In Tanzania too, agro-industrialisation flagships have increased participation of women agripreneurs in manufacturing and processing, creating opportunities that did not exist. The flagship seeks to increase their GDP by five per cent, while creating a million jobs by 2025.

I have recently been to Burkina Faso and Tanzania, as well as four other countries (Ethiopia, Kenya, Ghana, Malawi and Nigeria), where I personally witnessed the transformatory impact of investments including flagship projects in agricultural development.

Development partners also have a fundamental role to play in Africa’s agricultural transformation.

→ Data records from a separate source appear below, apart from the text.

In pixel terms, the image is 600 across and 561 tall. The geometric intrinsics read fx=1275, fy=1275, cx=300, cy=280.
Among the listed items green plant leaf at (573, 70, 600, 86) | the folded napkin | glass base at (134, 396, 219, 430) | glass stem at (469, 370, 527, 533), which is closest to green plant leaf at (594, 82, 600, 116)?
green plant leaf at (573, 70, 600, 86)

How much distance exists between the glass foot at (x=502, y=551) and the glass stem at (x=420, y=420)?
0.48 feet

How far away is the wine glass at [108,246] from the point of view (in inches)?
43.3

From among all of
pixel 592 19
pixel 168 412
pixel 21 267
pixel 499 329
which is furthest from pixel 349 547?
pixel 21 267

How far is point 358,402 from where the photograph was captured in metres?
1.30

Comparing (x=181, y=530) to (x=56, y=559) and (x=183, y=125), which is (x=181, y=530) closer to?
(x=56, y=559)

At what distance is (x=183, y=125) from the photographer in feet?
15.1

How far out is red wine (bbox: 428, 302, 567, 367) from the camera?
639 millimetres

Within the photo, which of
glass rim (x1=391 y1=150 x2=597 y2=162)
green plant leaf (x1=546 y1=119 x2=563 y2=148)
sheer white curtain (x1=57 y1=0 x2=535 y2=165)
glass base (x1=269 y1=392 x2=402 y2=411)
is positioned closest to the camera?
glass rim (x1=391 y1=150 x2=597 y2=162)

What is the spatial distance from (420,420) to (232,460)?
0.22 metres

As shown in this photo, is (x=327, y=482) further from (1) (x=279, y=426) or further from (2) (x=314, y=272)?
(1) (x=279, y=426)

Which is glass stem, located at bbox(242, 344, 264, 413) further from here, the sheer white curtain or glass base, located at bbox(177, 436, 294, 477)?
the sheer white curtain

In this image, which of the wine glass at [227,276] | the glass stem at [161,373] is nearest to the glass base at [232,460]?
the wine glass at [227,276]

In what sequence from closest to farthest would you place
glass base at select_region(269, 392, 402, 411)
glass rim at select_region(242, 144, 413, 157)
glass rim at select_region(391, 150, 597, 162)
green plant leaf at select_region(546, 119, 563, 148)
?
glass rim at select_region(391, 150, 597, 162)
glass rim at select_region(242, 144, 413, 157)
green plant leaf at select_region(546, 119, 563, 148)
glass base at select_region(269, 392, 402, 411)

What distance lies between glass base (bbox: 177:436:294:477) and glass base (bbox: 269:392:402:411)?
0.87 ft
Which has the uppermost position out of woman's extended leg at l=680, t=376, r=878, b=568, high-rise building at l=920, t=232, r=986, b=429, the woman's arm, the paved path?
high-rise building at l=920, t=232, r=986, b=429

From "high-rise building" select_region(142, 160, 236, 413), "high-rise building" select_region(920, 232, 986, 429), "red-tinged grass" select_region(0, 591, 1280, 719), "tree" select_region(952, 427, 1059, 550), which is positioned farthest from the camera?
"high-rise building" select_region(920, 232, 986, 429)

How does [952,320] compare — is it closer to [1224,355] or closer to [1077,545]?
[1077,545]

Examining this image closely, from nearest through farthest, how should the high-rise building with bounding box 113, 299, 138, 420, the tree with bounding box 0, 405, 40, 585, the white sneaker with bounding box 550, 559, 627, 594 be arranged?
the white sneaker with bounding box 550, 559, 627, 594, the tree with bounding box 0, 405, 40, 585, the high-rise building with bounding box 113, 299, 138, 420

As one example, 62 per cent of farmers supported by the Alliance for a Green Revolution in Africa (AGRA) have adopted technology to increase their yields and incomes. AGRA has also leveraged $141 million new investments through partnerships. This is in addition to gender-responsive programming that has directly supported 3.5 million women farmers.

To review the progress and commitments that will move the continent’s food systems forward stakeholders will coalesce at the AGRF 2021 Summit, in Nairobi Kenya from September 7 – 10. The summit will feature pathways to the future of Africa’s food systems based on equitable livelihoods, better nutrition, resilience in production and competitiveness in markets.

The summit will seek a coordinated African voice in identifying immediate actions for an inclusive agricultural transformation.